Something Changed...Mar 6, 2006
Two days ago I finished reading Redeeming The Lost by Elizabeth Kerner, and in doing so I'd like to think a chapter of my life, which began five years ago, is coming to an end. There's nothing really special about the book - it's a good read, and like most female-written fantasy it dwells on character interaction a lot more than the plot - so don't rush out and buy it on my account. Yet, somehow I feel it was the culmination of a revelation that has been building these five years.
When I closed that book two days ago, I was flooded by an overwhelming sense of... unused potential. Born out of the characters created in Kerner's world, who it seemed had so many stories left to tell, and eventually focussing on myself and a desire I had suppressed five years ago. A desire to write stories.

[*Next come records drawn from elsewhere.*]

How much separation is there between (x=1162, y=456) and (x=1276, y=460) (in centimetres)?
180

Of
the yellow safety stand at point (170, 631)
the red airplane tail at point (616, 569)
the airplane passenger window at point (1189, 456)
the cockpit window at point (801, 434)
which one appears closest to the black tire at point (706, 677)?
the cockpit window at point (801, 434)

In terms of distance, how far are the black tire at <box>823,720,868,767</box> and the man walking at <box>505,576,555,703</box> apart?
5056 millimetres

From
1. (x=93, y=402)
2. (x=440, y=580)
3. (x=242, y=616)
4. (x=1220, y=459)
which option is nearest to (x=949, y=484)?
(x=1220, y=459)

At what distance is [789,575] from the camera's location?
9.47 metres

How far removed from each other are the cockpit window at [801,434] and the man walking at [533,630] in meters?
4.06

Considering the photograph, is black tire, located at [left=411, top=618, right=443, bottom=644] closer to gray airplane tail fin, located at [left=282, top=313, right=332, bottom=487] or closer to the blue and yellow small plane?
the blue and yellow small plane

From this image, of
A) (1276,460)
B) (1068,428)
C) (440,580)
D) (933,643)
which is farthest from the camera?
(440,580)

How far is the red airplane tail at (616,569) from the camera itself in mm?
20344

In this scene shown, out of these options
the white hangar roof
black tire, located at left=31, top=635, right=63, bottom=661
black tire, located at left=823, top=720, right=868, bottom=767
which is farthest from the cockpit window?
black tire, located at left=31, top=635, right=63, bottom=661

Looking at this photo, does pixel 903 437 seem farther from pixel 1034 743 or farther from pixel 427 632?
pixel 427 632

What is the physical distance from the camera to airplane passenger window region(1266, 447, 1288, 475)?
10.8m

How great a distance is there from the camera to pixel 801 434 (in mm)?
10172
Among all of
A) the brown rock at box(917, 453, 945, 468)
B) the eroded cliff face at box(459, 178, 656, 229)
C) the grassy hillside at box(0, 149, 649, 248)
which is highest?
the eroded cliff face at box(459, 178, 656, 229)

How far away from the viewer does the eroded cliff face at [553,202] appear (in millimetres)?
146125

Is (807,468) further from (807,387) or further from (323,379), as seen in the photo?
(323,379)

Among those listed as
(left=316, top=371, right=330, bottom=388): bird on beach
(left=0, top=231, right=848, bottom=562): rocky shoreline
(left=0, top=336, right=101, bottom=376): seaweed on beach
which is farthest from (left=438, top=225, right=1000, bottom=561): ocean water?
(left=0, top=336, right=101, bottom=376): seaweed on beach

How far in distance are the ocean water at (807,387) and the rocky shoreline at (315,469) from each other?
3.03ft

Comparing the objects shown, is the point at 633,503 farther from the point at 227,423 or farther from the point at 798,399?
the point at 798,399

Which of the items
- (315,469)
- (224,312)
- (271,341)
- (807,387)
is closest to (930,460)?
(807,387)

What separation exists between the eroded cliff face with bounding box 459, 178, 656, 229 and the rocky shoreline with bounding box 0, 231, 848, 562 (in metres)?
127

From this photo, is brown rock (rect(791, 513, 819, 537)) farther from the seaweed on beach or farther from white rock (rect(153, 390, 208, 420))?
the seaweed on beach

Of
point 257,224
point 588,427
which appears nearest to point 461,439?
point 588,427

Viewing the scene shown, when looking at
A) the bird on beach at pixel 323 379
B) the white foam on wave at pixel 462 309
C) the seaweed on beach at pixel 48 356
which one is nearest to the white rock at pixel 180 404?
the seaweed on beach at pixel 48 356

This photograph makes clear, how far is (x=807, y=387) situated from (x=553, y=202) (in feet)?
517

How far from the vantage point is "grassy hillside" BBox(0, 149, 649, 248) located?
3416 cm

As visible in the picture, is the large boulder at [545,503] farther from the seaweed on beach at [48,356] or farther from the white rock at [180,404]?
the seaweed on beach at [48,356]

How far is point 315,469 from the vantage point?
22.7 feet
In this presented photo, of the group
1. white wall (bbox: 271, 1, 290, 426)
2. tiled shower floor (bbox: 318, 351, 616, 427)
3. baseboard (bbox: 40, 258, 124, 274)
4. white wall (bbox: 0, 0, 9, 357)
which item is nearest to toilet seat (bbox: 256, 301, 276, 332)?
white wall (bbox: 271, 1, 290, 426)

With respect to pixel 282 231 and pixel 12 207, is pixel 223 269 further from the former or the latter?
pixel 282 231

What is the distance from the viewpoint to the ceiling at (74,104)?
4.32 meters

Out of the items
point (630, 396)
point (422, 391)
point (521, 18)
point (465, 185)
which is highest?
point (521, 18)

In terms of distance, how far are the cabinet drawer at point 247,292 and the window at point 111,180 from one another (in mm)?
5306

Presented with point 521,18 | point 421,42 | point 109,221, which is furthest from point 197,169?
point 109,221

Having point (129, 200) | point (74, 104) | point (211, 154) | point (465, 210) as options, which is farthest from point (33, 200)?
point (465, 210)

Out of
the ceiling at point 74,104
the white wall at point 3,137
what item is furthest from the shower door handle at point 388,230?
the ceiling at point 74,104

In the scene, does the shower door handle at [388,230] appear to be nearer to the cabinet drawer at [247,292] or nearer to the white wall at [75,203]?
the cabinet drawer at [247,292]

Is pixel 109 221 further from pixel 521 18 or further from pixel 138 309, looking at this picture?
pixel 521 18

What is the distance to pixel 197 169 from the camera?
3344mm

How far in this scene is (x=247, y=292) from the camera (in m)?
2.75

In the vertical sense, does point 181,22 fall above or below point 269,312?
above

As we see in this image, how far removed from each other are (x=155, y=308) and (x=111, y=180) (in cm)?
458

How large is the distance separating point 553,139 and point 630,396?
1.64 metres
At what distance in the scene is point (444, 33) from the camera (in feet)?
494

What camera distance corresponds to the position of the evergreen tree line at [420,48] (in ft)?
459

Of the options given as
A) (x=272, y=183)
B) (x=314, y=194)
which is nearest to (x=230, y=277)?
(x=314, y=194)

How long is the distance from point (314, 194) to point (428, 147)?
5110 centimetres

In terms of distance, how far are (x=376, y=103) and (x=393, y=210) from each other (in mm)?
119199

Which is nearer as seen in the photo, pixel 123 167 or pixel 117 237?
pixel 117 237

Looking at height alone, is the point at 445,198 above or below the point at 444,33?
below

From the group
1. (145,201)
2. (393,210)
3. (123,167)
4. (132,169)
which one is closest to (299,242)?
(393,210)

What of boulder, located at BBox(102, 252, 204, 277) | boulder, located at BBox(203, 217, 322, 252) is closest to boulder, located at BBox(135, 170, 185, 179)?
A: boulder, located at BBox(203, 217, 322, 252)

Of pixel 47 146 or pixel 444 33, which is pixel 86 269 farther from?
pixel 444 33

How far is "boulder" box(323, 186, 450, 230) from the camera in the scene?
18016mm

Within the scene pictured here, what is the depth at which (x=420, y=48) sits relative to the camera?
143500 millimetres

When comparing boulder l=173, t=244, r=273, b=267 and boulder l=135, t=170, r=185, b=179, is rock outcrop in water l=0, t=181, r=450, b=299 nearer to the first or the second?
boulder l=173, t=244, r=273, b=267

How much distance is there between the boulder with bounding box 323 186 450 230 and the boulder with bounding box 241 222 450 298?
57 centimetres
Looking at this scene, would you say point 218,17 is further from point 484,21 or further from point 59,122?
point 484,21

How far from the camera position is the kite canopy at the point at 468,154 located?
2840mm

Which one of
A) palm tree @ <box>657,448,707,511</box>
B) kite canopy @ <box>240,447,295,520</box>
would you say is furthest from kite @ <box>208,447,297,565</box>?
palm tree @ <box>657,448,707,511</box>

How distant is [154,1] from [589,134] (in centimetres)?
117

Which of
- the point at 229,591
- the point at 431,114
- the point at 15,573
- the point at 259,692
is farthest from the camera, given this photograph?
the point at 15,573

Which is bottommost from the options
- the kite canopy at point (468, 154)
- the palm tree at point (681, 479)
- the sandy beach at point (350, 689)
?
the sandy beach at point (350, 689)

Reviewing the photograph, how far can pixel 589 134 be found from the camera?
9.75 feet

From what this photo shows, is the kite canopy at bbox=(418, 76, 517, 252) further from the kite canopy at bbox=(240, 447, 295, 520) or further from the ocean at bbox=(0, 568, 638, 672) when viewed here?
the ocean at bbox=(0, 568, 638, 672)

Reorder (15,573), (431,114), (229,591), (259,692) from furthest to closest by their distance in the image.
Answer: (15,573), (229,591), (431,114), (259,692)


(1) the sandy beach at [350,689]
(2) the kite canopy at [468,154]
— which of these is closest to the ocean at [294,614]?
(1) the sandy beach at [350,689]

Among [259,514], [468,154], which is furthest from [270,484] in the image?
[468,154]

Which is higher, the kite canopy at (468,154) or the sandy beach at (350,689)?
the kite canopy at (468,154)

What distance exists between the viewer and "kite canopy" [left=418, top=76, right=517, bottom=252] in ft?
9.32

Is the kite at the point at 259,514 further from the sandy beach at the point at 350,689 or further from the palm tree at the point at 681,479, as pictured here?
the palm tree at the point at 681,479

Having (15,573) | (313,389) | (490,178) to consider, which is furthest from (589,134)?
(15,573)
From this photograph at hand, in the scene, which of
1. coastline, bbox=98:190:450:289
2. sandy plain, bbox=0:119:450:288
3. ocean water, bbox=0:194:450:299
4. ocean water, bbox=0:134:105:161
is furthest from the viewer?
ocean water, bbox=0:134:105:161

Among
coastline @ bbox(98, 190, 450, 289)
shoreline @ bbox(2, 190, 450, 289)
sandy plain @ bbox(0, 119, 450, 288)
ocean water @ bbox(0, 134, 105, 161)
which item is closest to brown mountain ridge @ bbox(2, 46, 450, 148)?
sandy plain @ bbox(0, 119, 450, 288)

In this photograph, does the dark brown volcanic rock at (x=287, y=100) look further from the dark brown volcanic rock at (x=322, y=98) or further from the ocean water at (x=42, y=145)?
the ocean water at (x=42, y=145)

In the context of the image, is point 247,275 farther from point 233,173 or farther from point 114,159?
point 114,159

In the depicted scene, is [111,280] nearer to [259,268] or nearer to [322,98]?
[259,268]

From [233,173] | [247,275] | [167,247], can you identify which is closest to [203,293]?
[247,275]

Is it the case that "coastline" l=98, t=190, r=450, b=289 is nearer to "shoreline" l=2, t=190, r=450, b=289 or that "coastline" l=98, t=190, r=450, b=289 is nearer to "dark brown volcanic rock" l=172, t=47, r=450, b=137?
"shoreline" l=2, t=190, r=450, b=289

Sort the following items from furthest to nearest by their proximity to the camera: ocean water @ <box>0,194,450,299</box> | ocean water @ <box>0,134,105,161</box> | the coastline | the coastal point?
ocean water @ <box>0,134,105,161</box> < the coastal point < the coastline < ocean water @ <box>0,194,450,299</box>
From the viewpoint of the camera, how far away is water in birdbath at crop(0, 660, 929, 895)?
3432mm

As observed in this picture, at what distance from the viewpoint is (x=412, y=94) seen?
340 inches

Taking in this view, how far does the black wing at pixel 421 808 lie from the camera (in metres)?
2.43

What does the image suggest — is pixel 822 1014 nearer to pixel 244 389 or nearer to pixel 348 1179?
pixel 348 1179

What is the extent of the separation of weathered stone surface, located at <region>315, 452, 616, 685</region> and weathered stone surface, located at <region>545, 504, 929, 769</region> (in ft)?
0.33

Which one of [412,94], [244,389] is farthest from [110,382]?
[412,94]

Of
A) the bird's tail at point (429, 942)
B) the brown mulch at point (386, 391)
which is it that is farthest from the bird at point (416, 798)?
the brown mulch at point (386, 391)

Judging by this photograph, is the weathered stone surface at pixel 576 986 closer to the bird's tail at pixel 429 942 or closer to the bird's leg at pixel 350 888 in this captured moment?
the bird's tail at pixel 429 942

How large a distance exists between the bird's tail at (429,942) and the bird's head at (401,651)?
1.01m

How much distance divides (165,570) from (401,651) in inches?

In those days I was writing because I wanted to get published. I wanted to be recognized, to escape the years of public school in which I tried more than anything to go unnoticed. And because of my misdirection, my writing suffered. As it turns out, I never mailed away a single manuscript. Months of critically discarding my own efforts drove me one day to burn all I had ever written. I hoped that someday I would gain the knowledge and experience I needed.
I often feel an urge to put my own ideas down on paper after finishing a good book, but two days ago Something Changed. The feeling didn't go away, and I surprised myself by hoping it wouldn't. I think I've learned two things from this. Two things I already knew, but now mean so much more. I know it will still be difficult, and it is yet so easy to fall back into the habits of these last few years. Even in writing this very entry, I've re-experienced that familiar self-doubt...
However, I now know two things I didn't before. One is that the struggle is only with myself. The other is more complicated, and still young. Time will tell if it is the inspiration I have been looking for.